Average absorbance values of pro-inflammatory (IL1, IL6) (A,B) and anti-inflammatory cytokines (IL10) (C) in serum were obtained from mice’s peripheral blood on days 7 (I) and 14 (II). Test: One-way ANOVA with post hoc Bonferroni’s multiple comparisons test, alpha 0.05 (95% confidence interval), significant digits (*) for p-value * 0.0332. The box plot shows the median (horizontal line), where X represents the mean value, the box covers values from the first to the third quartile, and the whiskers represent the total range.

Figure 15

Confocal microscope photos show new blood vessels (ACTA2, red marked with white arrows) present in the healed area in control (A), P(3HO) (B) and P(3HO)/oli-dicP(3HO) (C) group and numerous CD68-positive cells (green).

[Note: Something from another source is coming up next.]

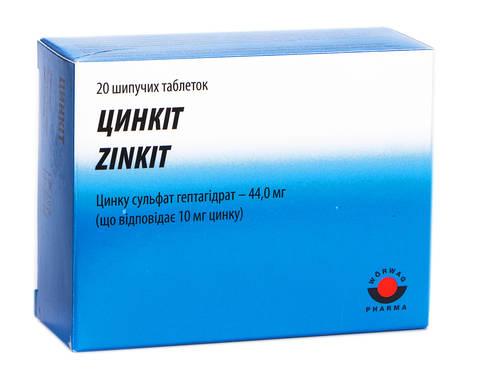 Цинкіт таблетки шипучі 10 мг 20 шт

Scale bars—100 µm.

Figure 16

Confocal microscope images showing cells growing inside dressings—cell nuclei (Hochest (blue))—marked with white arrows (B,C), as well as fibronectin deposition (red) present in the healed tissue and P(3HO)/oli-dicP(3HO) dressing (C). Control group on picture (A). Scale bars—50 µm.

Figure 17

Relative gene expression of Krt14 from the damaged tissue and the surrounding area on days 7 (I) and 14 (II). Test: One-way ANOVA with post hoc Bonferroni’s multiple comparisons test, alpha 0.05 (95% confidence interval), Significant digits (*) for p-value * 0.0332, ** 0.0021, **** 0.0001. Box plot showing the median (horizontal line), where X shows the mean value, the box covers values from the first to the third quartile, and the whiskers represents total range.